Spatial question entries
━━━━━━

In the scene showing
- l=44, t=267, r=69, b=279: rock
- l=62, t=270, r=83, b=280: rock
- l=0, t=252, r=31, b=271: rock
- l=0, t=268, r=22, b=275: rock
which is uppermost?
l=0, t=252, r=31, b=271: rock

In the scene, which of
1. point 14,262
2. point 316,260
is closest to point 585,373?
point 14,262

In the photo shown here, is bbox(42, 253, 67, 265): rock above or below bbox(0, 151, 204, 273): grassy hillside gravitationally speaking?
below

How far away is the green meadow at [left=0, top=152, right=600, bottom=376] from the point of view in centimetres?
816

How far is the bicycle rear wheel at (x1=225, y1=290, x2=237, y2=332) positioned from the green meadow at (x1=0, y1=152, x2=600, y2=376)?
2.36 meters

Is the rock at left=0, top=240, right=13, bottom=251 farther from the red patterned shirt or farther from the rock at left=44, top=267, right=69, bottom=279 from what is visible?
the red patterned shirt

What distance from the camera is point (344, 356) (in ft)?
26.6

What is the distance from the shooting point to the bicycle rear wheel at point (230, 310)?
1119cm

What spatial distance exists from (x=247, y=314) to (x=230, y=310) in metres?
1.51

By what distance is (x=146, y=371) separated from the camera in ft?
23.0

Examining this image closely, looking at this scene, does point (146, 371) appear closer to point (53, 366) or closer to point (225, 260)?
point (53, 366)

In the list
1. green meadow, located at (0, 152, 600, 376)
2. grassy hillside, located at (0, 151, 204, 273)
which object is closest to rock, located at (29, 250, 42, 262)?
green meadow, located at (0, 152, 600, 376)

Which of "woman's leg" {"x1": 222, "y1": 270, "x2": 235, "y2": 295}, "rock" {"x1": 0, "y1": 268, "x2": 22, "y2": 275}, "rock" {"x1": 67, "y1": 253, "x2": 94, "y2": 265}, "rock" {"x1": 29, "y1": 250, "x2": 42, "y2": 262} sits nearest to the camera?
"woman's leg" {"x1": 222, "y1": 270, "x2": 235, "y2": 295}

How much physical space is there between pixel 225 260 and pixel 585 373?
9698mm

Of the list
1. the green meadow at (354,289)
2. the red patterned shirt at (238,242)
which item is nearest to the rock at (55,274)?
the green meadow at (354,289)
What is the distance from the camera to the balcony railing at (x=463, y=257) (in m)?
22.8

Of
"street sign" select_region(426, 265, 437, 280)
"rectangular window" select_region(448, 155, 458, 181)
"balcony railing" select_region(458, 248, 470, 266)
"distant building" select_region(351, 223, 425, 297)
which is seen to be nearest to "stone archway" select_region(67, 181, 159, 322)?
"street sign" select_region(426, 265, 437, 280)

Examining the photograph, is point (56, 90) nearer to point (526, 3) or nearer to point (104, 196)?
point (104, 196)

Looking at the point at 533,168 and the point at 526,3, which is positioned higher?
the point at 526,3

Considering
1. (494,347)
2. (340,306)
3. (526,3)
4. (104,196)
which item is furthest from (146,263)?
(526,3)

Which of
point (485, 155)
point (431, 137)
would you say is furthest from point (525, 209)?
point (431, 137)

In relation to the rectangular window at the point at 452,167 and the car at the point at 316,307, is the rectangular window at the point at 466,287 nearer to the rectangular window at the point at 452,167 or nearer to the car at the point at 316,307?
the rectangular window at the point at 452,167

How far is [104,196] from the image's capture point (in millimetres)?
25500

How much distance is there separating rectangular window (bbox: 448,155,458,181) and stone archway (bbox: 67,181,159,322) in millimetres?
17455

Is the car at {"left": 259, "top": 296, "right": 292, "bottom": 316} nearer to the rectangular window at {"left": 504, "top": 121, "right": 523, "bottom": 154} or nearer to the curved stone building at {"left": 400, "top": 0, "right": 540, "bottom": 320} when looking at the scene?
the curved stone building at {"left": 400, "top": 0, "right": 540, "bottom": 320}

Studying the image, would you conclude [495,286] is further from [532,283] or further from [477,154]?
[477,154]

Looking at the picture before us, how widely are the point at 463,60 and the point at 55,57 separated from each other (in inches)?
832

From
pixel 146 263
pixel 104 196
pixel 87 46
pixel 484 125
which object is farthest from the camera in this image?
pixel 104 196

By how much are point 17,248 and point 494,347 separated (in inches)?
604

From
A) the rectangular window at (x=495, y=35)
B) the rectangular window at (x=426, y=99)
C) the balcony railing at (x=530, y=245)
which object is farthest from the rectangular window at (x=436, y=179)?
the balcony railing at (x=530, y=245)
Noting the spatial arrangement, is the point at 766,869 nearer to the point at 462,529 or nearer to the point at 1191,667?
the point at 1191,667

━━━━━━

▸ **Stated task**: From the line with "How much distance" to the last line of the material, give every line again exactly, and only those lines.

▸ **Solved exercise**:
How much distance is there separating rectangular window (bbox: 448,155,458,181) and stone archway (bbox: 67,181,159,322) in millimetres?
17455

Is the car at {"left": 259, "top": 296, "right": 292, "bottom": 316} nearer to the rectangular window at {"left": 504, "top": 121, "right": 523, "bottom": 154} or nearer to the curved stone building at {"left": 400, "top": 0, "right": 540, "bottom": 320} when looking at the scene?
the curved stone building at {"left": 400, "top": 0, "right": 540, "bottom": 320}

Studying the image, would you conclude [495,286] is further from [532,283] or further from [477,154]?
[477,154]

Looking at the picture before us, how widely are the point at 463,60 and the point at 55,57 separated from each other (in inches)?
832

From
pixel 146 263
pixel 104 196
pixel 87 46
pixel 484 125
which object is farthest from the camera in this image?
pixel 104 196

By how much are point 17,248 and point 494,347 separated (in inches)?
604

From
A) the rectangular window at (x=495, y=35)
B) the rectangular window at (x=426, y=99)
C) the balcony railing at (x=530, y=245)
which object is farthest from the rectangular window at (x=436, y=179)?
the balcony railing at (x=530, y=245)
Noting the spatial arrangement, is the point at 766,869 nearer to the point at 462,529 or nearer to the point at 1191,667?
the point at 1191,667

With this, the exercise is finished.